🤖 AI Summary
This work addresses the performance limitations of existing monocular 3D object detection methods in wild scenes, primarily caused by the scarcity of high-quality 3D annotations. To overcome this, the authors propose a 3D scene reconstruction approach based on an analysis-by-synthesis framework, which leverages foundation models to drive an automated annotation pipeline. This pipeline efficiently generates open-vocabulary, large-scale 3D bounding box annotations from single 2D images and constructs the COCO3D benchmark dataset based on MS-COCO. By eliminating reliance on manual labeling or constrained environments, the method breaks through traditional bottlenecks in 3D annotation.
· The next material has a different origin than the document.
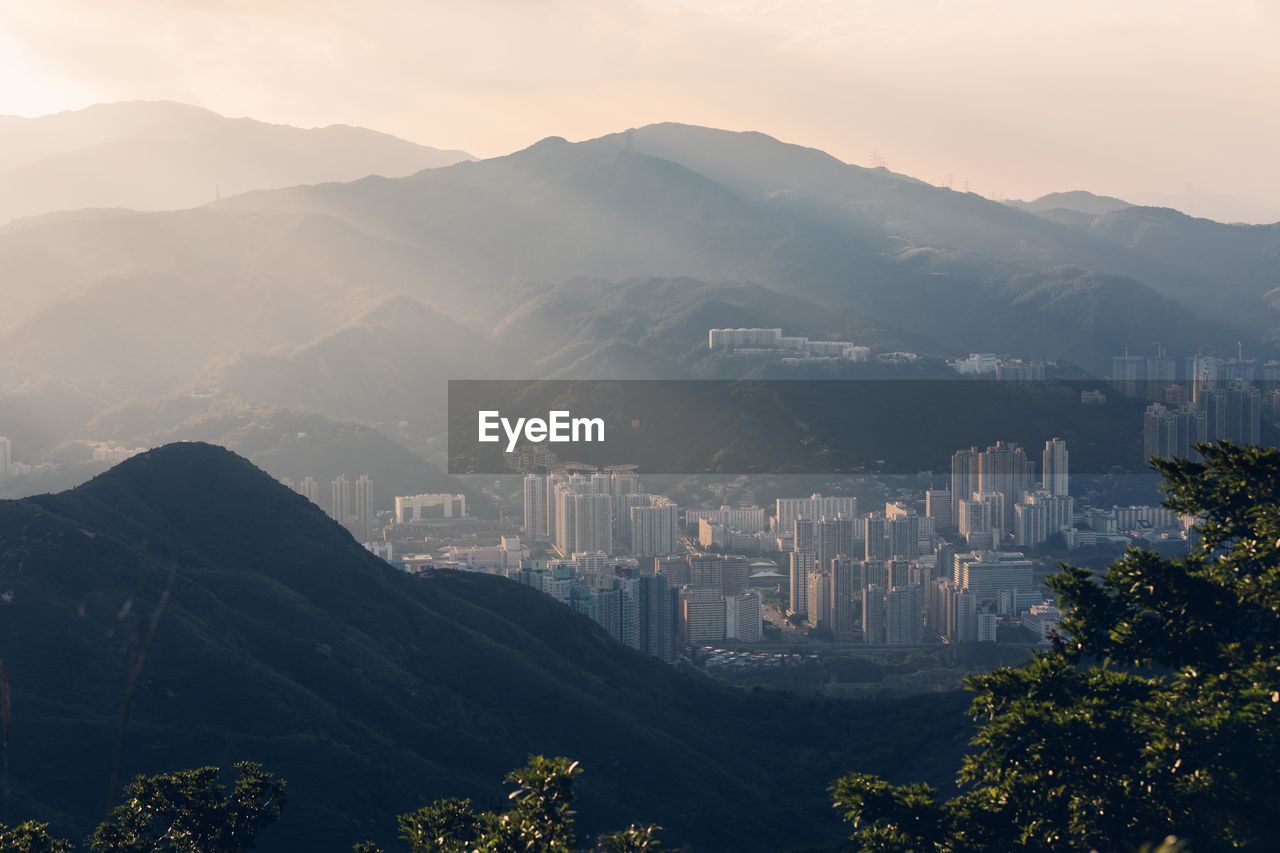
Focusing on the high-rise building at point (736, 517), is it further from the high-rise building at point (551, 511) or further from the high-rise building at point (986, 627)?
the high-rise building at point (986, 627)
The resulting pseudo-labels significantly improve performance across multiple monocular 3D detection benchmarks and surpass existing automatic annotation techniques in quality, demonstrating strong scalability and effectiveness for open-world 3D recognition.
📝 Abstract
Detecting objects in 3D space from monocular input is crucial for applications ranging from robotics to scene understanding. Despite advanced performance in the indoor and autonomous driving domains, existing monocular 3D detection models struggle with in-the-wild images due to the lack of 3D in-the-wild datasets and the challenges of 3D annotation. We introduce LabelAny3D, an \emph{analysis-by-synthesis} framework that reconstructs holistic 3D scenes from 2D images to efficiently produce high-quality 3D bounding box annotations. Built on this pipeline, we present COCO3D, a new benchmark for open-vocabulary monocular 3D detection, derived from the MS-COCO dataset and covering a wide range of object categories absent from existing 3D datasets. Experiments show that annotations generated by LabelAny3D improve monocular 3D detection performance across multiple benchmarks, outperforming prior auto-labeling approaches in quality. These results demonstrate the promise of foundation-model-driven annotation for scaling up 3D recognition in realistic, open-world settings.